E depois do primeiro, vinha o segundo. E, logo em seguida, uma série de outros.
Era preciso fazer um esforço enorme dentro da própria bebedeira para carregar Paula quase inconsciente até o leito.
Dormiam horas sem ritmo. O tempo era um amassado de horas que sabiam a fel.
E Paula estava ficando velha. As formas fugiam de seu corpo. Uma magreza translúcida substituía aos poucos a sombra do seu corpo tão claro, tão cheio de outras sombras lindas.
Não resistiu e visitou a Lady Senhora. Explicou-lhe tudo com calma, interesse e clareza. Ela apenas olhou com tristeza e prometeu levar, convencer a Paula a procurar um especialista.

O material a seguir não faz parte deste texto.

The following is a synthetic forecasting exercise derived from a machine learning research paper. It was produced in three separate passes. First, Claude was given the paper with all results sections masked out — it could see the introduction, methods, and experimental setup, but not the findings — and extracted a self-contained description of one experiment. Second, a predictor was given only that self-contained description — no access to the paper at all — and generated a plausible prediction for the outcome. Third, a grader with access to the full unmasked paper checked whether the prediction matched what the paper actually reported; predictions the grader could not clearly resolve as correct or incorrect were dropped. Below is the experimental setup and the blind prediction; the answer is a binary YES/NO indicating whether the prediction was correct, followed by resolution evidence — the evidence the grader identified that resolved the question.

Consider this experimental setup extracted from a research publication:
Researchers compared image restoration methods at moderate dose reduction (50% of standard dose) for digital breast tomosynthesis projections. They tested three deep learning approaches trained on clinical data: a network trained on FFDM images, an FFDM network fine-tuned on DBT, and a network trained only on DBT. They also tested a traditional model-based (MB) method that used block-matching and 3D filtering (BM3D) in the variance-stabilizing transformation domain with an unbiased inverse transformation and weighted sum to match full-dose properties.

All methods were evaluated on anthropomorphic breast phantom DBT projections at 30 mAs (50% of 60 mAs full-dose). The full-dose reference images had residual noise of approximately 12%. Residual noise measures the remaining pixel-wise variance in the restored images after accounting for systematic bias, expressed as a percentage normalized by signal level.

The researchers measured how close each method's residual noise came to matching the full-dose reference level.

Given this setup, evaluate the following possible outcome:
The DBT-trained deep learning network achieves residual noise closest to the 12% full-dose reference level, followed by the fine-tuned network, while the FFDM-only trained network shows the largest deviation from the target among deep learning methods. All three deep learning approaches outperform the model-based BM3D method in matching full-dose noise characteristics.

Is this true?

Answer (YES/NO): NO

De noite foi pior a cena de Paula. Seus olhos fuzilavam dentro do brancor do seu rosto transtornado.
- Fui. Era isso que você queria? Pensou que estivesse louca! Pensava que eu iria para uma casa de saúde? Que você poderia ficar livre, livre de mim?...
Segurou os punhos de Paula que ameaçavam o seu rosto.
- Paula!... Paula!... O que é isso? Paula controle-se...
Ela desabou numa maré de choro que sacudia todo o seu corpo como um estertor de morte. Jogou-se num diva e gritou espavorida, enquanto um fio de saliva descia dos seus lábios, misturado com suas lágrimas.
- Baby, Baby. Por favor, por amor de Deus, se você ainda me tem um pouco de amor, me arranje qualquer coisa para beber. Preciso beber, Baby...
Fez-lhe a vontade. Ela tomou-lhe o copo das mãos com sofreguidão e bebeu um grande gole; parou um pouco para respirar. Limpou a boca com as costas da mão. Repetiu outra dose e fechou os olhos como se procurasse no escuro esconder a sua dor.
Depositou, ante os olhos espantados de Baby, o copo sobre a mesinha e tomou o rosto do rapaz entre suas mãos.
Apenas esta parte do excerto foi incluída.